Here’s how Tencent did in the first quarter, versus Refinitiv consensus estimates:
- Revenue: 150 billion Chinese yuan ($21.4 billion) vs. 146.09 billion yuan expected, a rise of 11%% year-on-year.
- Profit attributable to equity holders of the company: 25.8 billion yuan vs. 31 billion yuan expected, a rise of 10% year-on-year.
The results mark a strong bounce back to growth for Tencent after a succession of negative and flat quarters. The company said in its earnings that it benefited from a solid recovery in domestic consumption in China, which finally began easing its aggressive Covid-19 restrictions in December.
Net profit “increased at a faster pace, reflecting a positive revenue mix shift, operational efficiencies, and an easy base period,” Tencent said in the report Wednesday.

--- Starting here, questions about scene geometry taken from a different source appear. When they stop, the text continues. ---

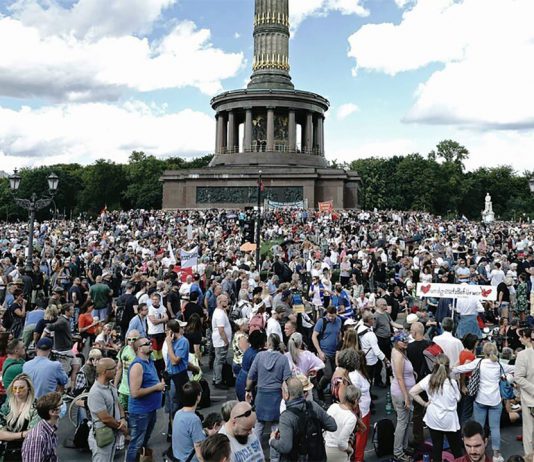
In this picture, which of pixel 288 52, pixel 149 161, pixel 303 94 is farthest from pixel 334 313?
pixel 149 161

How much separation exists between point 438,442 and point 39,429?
3.98 metres

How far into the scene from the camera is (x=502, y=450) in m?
7.01

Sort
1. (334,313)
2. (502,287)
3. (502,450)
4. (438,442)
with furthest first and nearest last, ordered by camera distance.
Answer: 1. (502,287)
2. (334,313)
3. (502,450)
4. (438,442)

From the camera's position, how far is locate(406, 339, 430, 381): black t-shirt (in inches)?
268

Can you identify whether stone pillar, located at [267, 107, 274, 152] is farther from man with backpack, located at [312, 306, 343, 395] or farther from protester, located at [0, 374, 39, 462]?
protester, located at [0, 374, 39, 462]

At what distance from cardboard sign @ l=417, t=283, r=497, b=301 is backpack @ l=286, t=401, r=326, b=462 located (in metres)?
6.39

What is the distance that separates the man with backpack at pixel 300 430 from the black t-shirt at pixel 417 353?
235 centimetres

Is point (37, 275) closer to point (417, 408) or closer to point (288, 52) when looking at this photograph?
point (417, 408)

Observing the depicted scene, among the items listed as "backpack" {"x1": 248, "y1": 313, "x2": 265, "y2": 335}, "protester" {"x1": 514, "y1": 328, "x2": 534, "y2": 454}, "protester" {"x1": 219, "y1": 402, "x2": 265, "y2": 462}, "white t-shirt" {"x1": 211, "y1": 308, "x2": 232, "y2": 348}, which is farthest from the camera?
"white t-shirt" {"x1": 211, "y1": 308, "x2": 232, "y2": 348}

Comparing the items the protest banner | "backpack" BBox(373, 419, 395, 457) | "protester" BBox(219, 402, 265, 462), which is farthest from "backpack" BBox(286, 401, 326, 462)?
the protest banner

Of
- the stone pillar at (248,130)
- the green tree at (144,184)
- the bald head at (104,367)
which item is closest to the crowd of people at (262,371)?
the bald head at (104,367)

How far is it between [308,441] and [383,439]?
2521 millimetres

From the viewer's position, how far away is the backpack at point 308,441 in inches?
185

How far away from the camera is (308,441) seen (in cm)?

Investors were focusing on whether the reopening of China’s economy will give a boost to the country’s tech giants, including Tencent. China’s economy grew 4.5% in the first quarter, the fastest pace in a year.
The Chinese tech industry as a whole faced intense scrutiny as part of a broader regulatory tightening on China’s domestic technology sector that began in late 2020 and wiped off more than a combined $1 trillion from the country’s biggest companies.
But more recently, there have been signs the central government is softening its stance toward internet titans like Tencent, Alibaba, and Didi.
In 2021, Chinese regulators froze the approval of new video game releases, which badly impacted Tencent. However, over the past few months, Beijing has loosened its grip on the industry greenlighting more titles for release.
Amid a tougher gaming market at home, Tencent has boosted its focus on international markets.
Tencent, which is a major owner of and investor in tech businesses worldwide, has been shedding some of its equity investments as Beijing remains on high alert about the size of domestic tech companies.